Let him. Paul was replaceable. That was what my mother said, when she fired one of the help for not getting all the micro specks out of the downstairs curtains or whatever. She would never admit that it was her OCD, not the housekeeper.

  I told Paul I didn’t want to meet at his studio. I said I had a make-up quiz after school and that my chorus teacher gave me permission to use the music room for my vocal lesson afterward because I wasn’t allowed to walk home from the studio after dark, and the quiz would delay my lesson until late in the afternoon.

  This is how I knew there was something off about Paul: instead of acquiescing to a reasonable request, he acted like it was this huge deal, that I was inconveniencing him: that not meeting him at his studio was the end of the world. Really, he was just throwing a pathetic little temper tantrum because he hated the idea of not having me alone in his creepy studio for the afternoon, but Paul was an expert at making up excuses in order to mask what a creep he was and blame everybody but himself.
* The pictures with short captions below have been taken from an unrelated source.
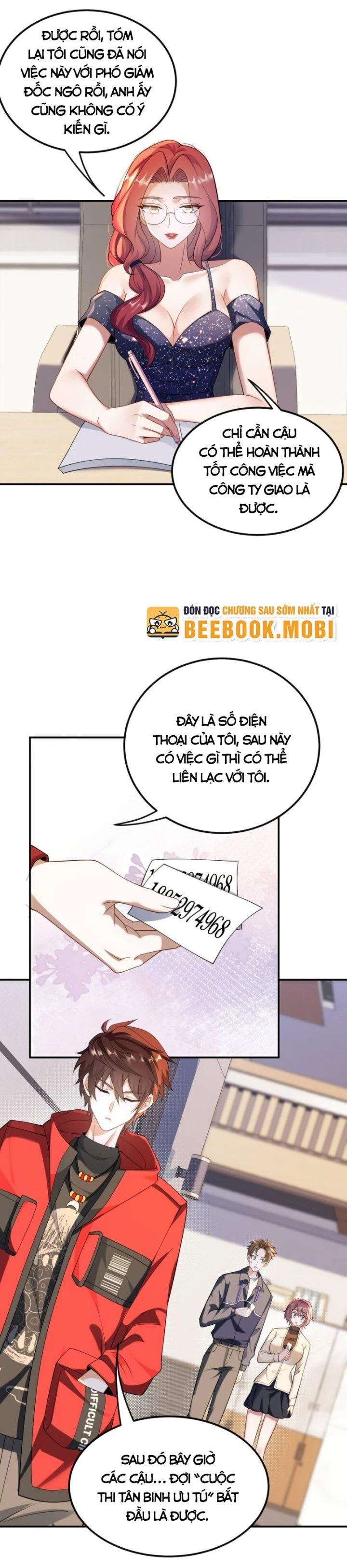 Trùng Sinh, Ta Mới Là Thiên Vương Giải Trí Chapter 38 - 3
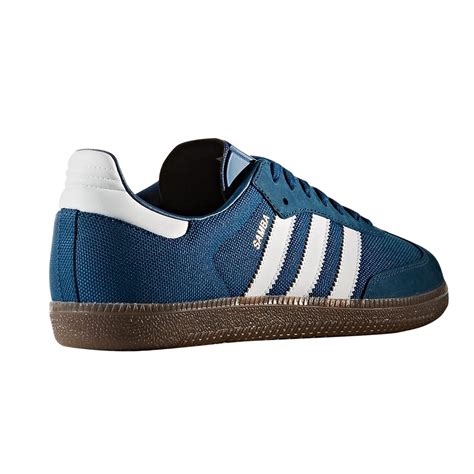 adidas herren samba blau|Adidas Samba angebot.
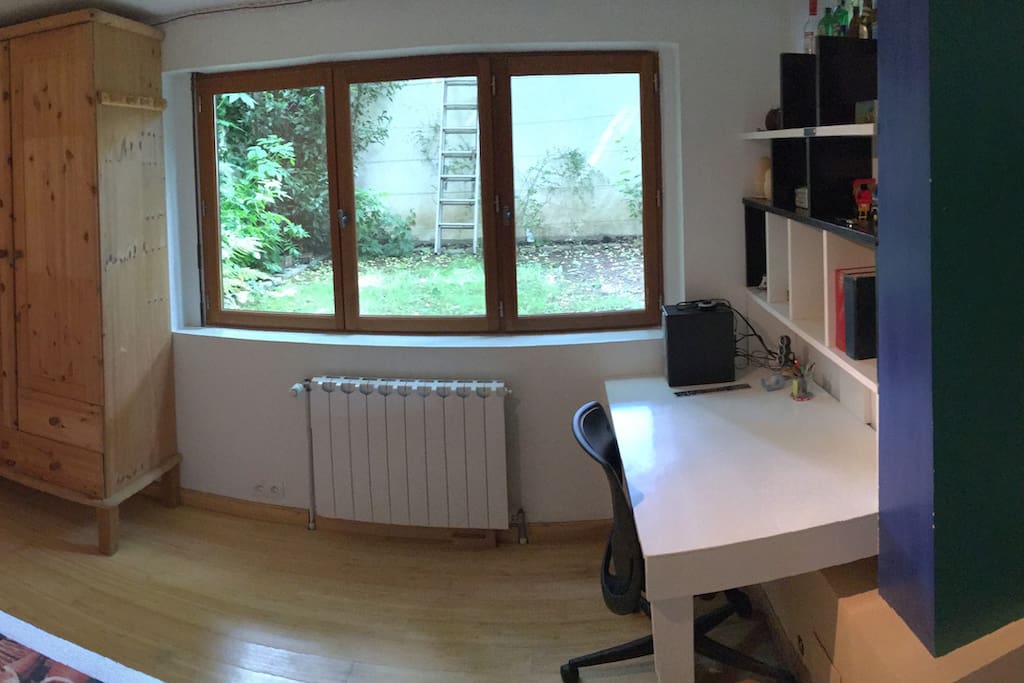 la chambre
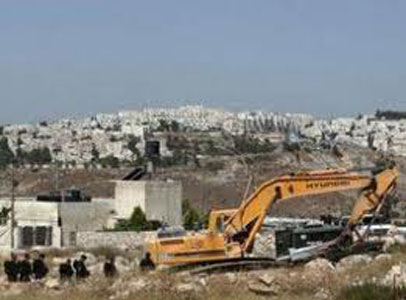 Israël : agrandissement de 2000 logements à Jérusalem-Est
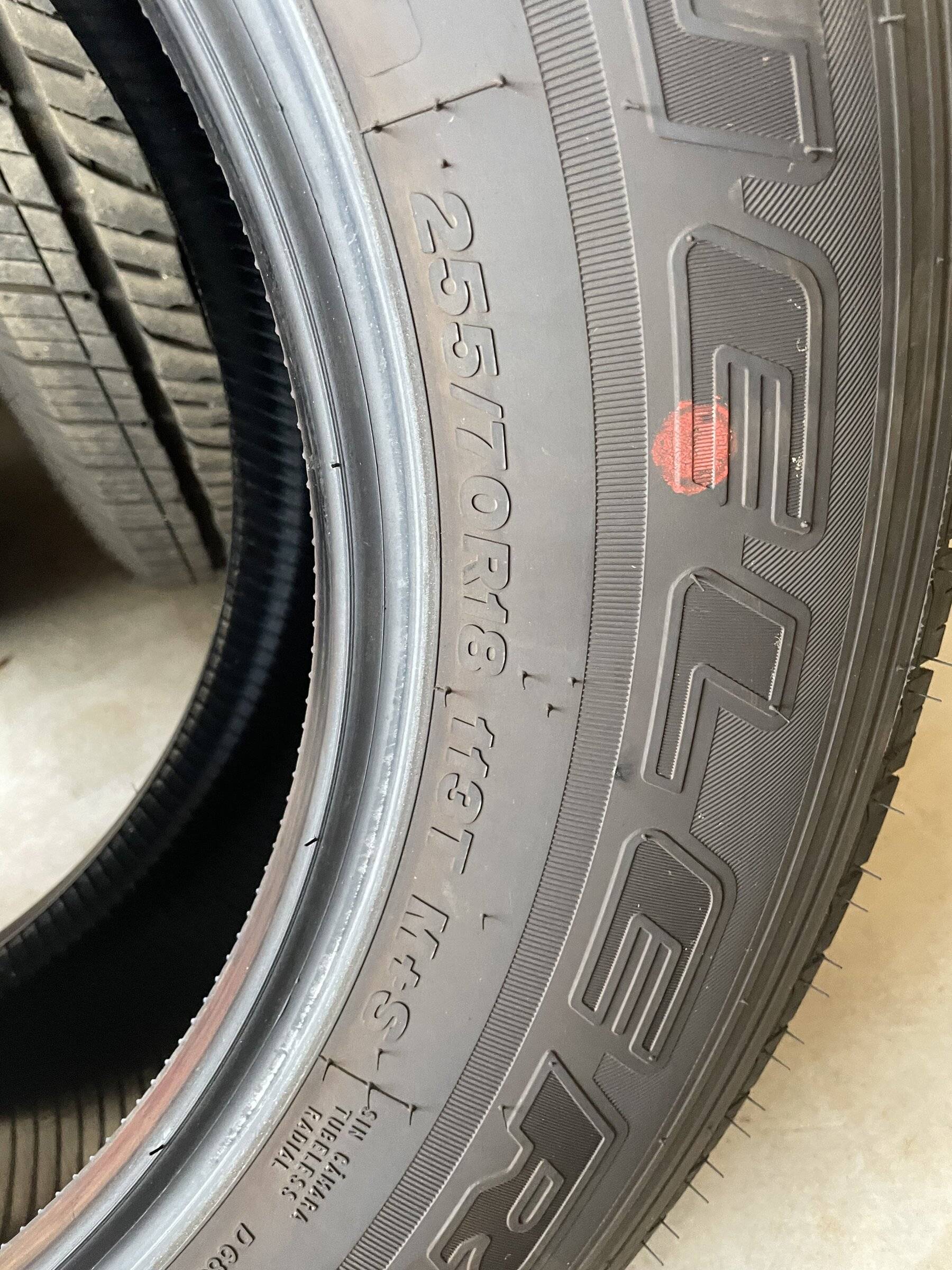 Jeep Wrangler JL 255/70r18 tires FE63861B-8043-41A1-9A52-548468FA1A20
  I flat-out refused to go the studio. In fact, I decided right then I’d never go there again. If my parents asked why, wouldn’t listen to me, and tried to force me to go, I’d lie and say Paul had already done something he was obviously secretly planning to do, anyway, but hadn’t done yet. That would shut them up.

  Besides, I shouldn’t have to make up a lie about why he made me uncomfortable. My word should be enough. I hated my parents sometimes. They were so blind, so stubborn about all the things they couldn’t see.

  Even my parents wouldn’t be able to deny the long, rambling letter Paul gave me. It was hand-written and hidden in my jewelry box. At first, it was just him praising me for being talented, and talking about how much he admired me. Which had at first seemed nice to the point of flattering. Maybe even encouraging, or complimentary—I guess.

  Then he wrote this like…poem, at the end of it. I don’t even know how you’d describe it. It was badly written, like something that makes you feel embarrassed for the person who wrote it. It was three pages long, and it was mostly about how my hair shined in the afternoon light. I was so disturbed I hadn’t known what to do with it. I thought about throwing it away, but it seemed important to save, like I needed it as evidence.